Summary:ASTERISK-10254: crash in ast_obj2 (deletion)
Reporter:Steve Murphy (murf)Labels:
Date Opened:2007-09-07 12:03:50Date Closed:2011-06-07 14:00:55
Versions:Frequency of
Environment:Attachments:( 0) astobj2test.patch
( 1) segv-sequence.txt
What happens: in ao2_ref(),

/* for safety, zero-out the astobj2 header and also the
* first word of the user-data, which we make sure is always
* allocated. */
bzero(obj, sizeof(struct astobj2 *) + sizeof(void *) );
ast_atomic_fetchadd_int(&ao2.total_objects, -1);

Freeing the obj is lethal, because it is still referenced by the bucket.
From looking at the code, apparently the ao2_ref() does not have access to
the container, so it cannot unlink the bucket.

Because the bucket is still there, and points to unallocated mem, subsequent memory allocations will re-use the space, and searching for key "A", which would otherwise yield no match, trips over garbaged memory and the process aborts.

This is not an unusual situation.

My personal guess is that memory should not be freed in ao2_ref(), and that buckets with 0 refs need to be purged in more places. Actually, every possible operation that might bump into them at the container level.

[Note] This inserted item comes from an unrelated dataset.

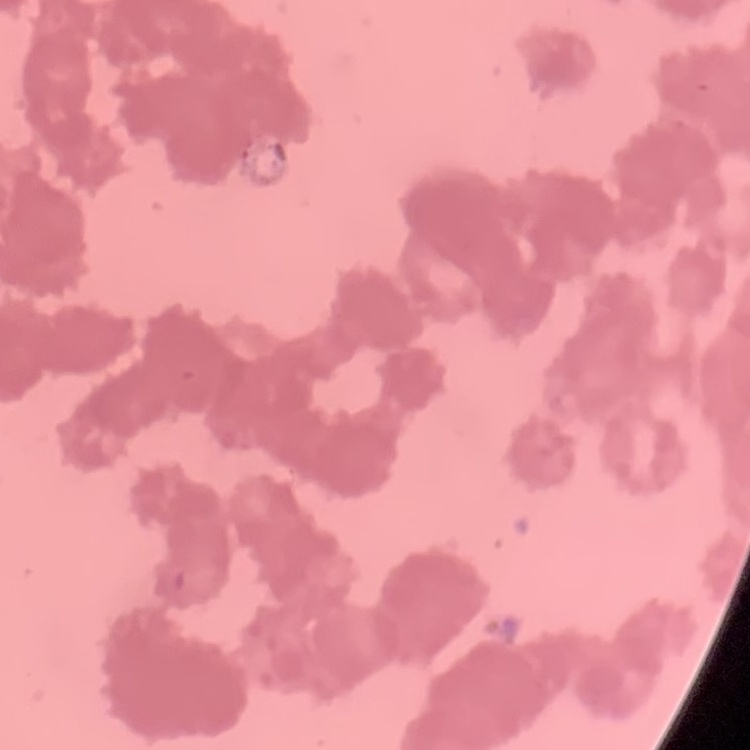
red_blood_cell_morphology: rouleaux formation
preparation: thin peripheral smear
image_type: square crop of a larger photomicrograph
stain: Field's or Giemsa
Name the blood parasite species.
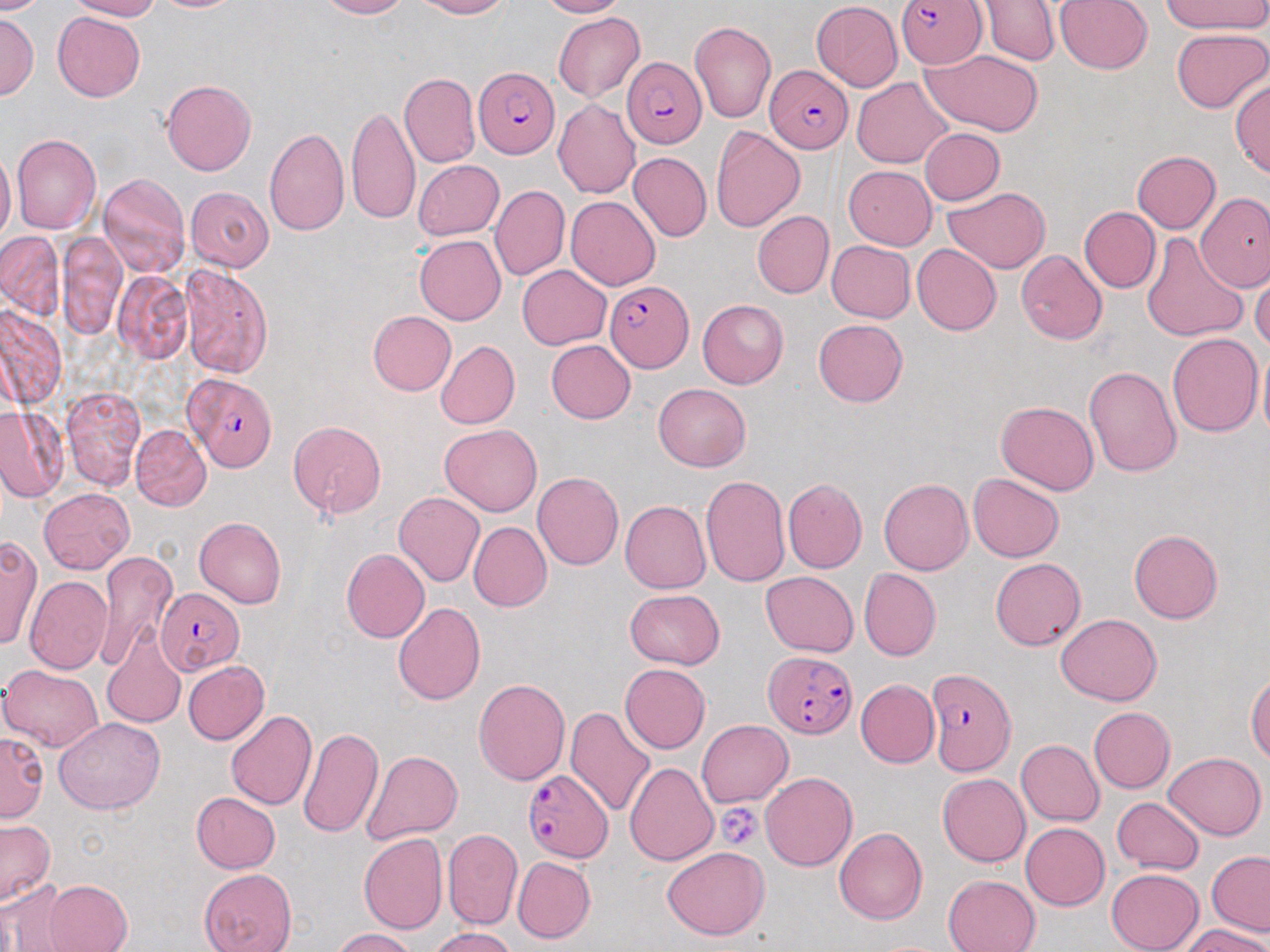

This is a bit messy.

****** STEPS TO REPRODUCE ******

In a nutshell: Add element with key "A".
              Delete it (unref)
              Add a bunch of other elements.
              look for "A".


I found this problem by converting a test program that I wrote for a different hashtable implementation to work with ast_obj2 instead. This was the first problem I found, that would involve changing the ast_obj2 code to get around it.

I will attach a patch that includes the test program. It basically does additions, removals, and random lookups in a hash table. I don't think that any of its operations are unreasonable or unusual. But it is devilishly good at finding weak spots in algorithms. The program takes one arg on the command line, a number, that tells it how many threads to run. I've been running with "1", until it completes successfully, then I'd run it with "10". There may be other bugs, both in my test program, and in the ast_obj2 routines, but they'll have to be solved in order. Please, let me know about any changes you may have to make to the test program; I am planning on adding some more code to randomly iterate over the objects in the hash table, to see if there's any weaknesses there.
Comments:By: Russell Bryant (russell) 2007-09-07 12:40:23

I don't think this is correct.  This free() will never occur if the object is still in a container.  The reference count includes a reference for each container it is in.

By: Steve Murphy (murf) 2007-09-07 13:01:07

A misconception on my part; I was using ao2_ref(obj,-2) to unlink the container,
when I should have been using ao2_unlink(c,obj) instead. Sorry!

The test harness passes just fine this way, even with 10 threads. The algorithm is vindicated!